> [WHAT TO WORK ON] From the entries below, copy every line where the string "Print" appears.

[Records excerpted from a collection]
_ _ _ _ _
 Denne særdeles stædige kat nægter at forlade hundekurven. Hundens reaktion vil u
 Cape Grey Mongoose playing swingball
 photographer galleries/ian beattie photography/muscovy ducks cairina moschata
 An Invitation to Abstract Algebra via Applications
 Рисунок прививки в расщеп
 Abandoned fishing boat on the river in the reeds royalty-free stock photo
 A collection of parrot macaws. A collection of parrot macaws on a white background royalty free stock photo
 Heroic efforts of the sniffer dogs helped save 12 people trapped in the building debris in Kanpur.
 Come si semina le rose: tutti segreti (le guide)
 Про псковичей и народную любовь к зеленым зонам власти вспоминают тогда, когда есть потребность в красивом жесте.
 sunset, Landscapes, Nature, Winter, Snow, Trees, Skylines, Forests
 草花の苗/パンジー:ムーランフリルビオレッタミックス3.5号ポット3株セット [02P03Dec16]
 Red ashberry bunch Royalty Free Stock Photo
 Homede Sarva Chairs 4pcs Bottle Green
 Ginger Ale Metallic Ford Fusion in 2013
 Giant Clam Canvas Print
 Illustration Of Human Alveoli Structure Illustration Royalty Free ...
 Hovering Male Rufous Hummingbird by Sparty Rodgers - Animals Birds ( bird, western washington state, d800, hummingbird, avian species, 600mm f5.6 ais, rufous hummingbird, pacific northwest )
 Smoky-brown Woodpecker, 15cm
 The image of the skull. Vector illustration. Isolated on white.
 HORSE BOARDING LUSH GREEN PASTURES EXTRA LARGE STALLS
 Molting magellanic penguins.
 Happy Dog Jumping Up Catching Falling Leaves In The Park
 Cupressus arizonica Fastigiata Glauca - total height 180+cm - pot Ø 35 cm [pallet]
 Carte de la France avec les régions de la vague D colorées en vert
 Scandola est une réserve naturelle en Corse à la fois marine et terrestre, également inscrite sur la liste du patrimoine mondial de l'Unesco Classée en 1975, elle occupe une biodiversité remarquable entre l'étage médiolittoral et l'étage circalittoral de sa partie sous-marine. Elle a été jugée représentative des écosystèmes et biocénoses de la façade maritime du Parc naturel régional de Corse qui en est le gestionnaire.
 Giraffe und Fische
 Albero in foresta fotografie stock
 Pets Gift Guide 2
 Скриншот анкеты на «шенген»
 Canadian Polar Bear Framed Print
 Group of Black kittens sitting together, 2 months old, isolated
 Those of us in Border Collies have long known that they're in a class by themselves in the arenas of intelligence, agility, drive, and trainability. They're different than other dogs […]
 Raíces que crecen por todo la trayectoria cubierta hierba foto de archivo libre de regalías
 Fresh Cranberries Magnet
_ _ _ _ _
> [TASK RESULT]
 Giant Clam Canvas Print
 Canadian Polar Bear Framed Print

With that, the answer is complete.